Convenience retailers and wholesalers have warned of beer shortages amid high demand from the hospitality sector and a shortage of drivers.
The Grocer has spoken to numerous industry sources who are facing supply issues on core beer lines, with brewers Budweiser Brewing Group and Heineken said to be particularly affected.
One multi-convenience retailer warned of a “perfect storm” of pressures with “a lack of drivers, an aluminium shortage and brewers diverting beer into kegs for the reopening of the on-trade as opposed to canning it”.
A second senior industry source said wholesalers were “not getting the allocations of stock they need and that’s on top of the range reviews last year which resulted in rationalised ranges”.
A third source, at a buying group, added distribution levels were “as bad as 50% for some of the biggest brands following in-store audits”.
A Heineken spokeswoman told The Grocer demand in the on and off-trade “continues to surpass our most optimistic forecasts” and that outlets that had opened were “selling up to 100% of pre-Covid levels”.
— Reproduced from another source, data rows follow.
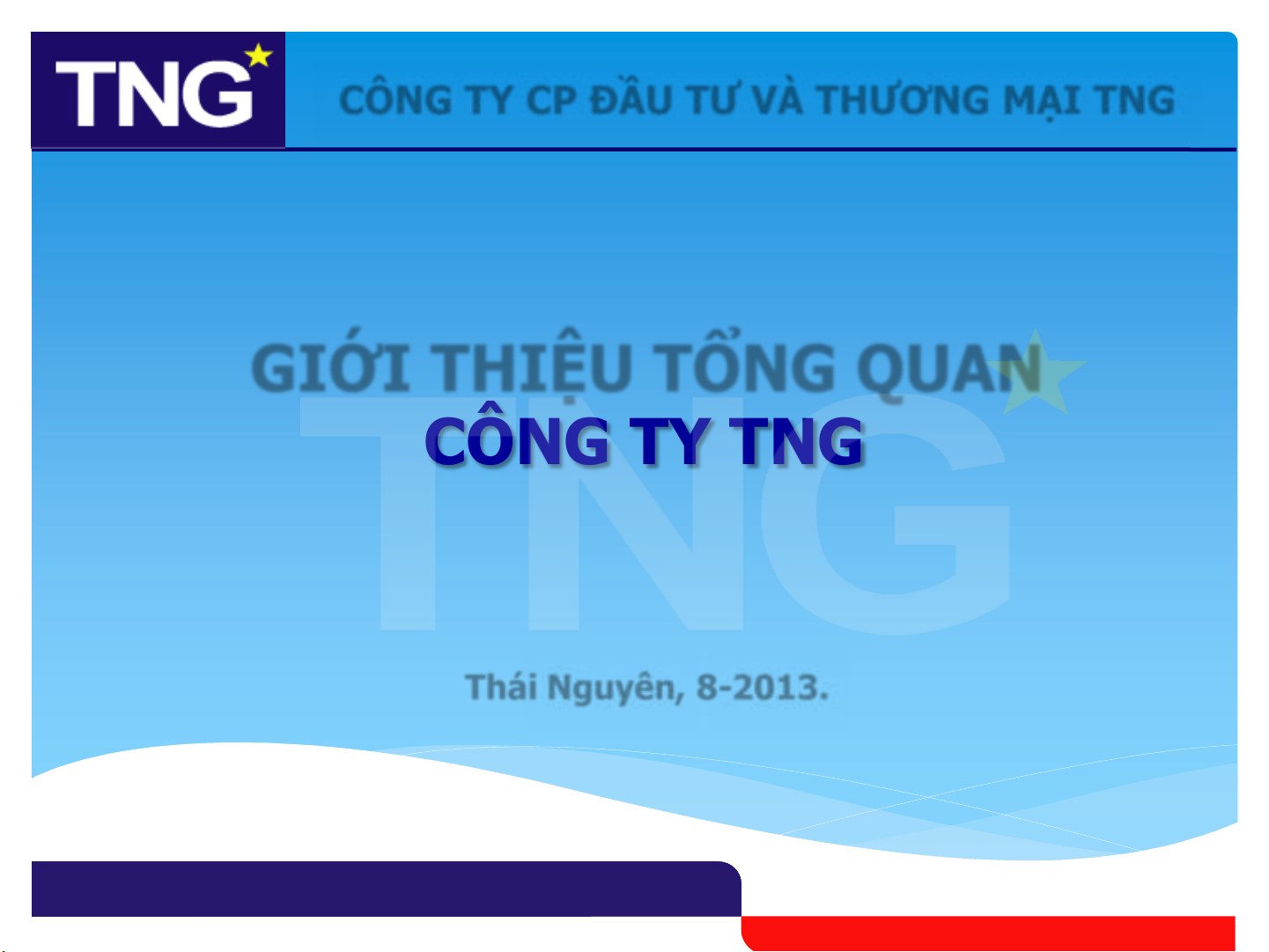 TNG

CÔNG TY CP ĐẦU TƯ VÀ THƯƠNG MẠI TNG

GIỚI THIỆU TỔNG QUAN
CÔNG TY TNG

TNG

Thái Nguyên, 8-2013.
“All customers have been made aware of the short-term supply challenges, and we are doing everything to increase capacity including sourcing additional beer from our European network.”
Heineken has also struggled to meet massive demand from the on-trade over recent weeks, with kegs of its Birra Moretti and Amstel brands in particular in short supply.
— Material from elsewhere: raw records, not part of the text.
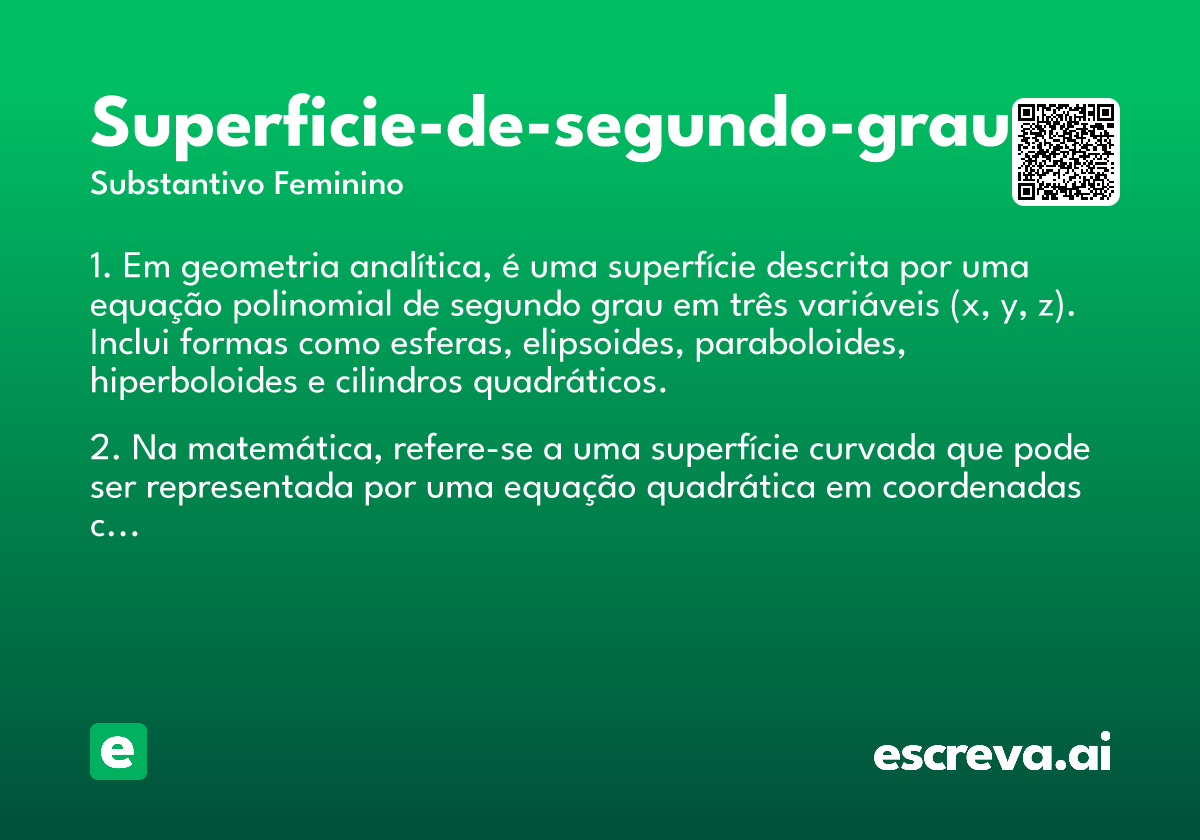 Superficie-de-segundo-grau
Substantivo Feminino

1. Em geometria analítica, é uma superfície descrita por uma equação polinomial de segundo grau em três variáveis (x, y, z). Inclui formas como esferas, elipsoides, paraboloides, hiperboloides e cilindros quadráticos.

2. Na matemática, refere-se a uma superfície curvada que pode ser representada por uma equação quadrática em coordenadas c...

e

escreva.ai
Budweiser Brewing Group wholesale and convenience sales director Jessica Markowski, meanwhile, said BBG was “working hard to meet demand in our convenience and wholesale channel” and “haven’t seen any significant shortages or delays due to beer shortages”.
However, she said: “Some of our customers may be experiencing some delays, due to external factors including the shortage of drivers affecting the industry.”
Hauliers have been in short supply since the double whammy of Brexit and coronavirus. Many were EU nationals and returned to the continent, which has led to shortages of other goods in convenience stores as wholesalers struggle to deliver food and drink due to limited third-party logistics capacity.
Markowski said BBG was “exploring opportunities to mitigate the impact of this” in “the fastest and most effective way”.The Grocer last year spoke to numerous drinks suppliers who were struggling to procure enough cans amid a surge in demand caused by the pandemic. The head of one prominent UK brewer said this week supply had remained “tight” for the last 10 months.
Markowski said BBG was not facing any issues around cans. “On can capacity specifically, we are forecasting well and we are not currently seeing issues here, but are monitoring the situation closely.”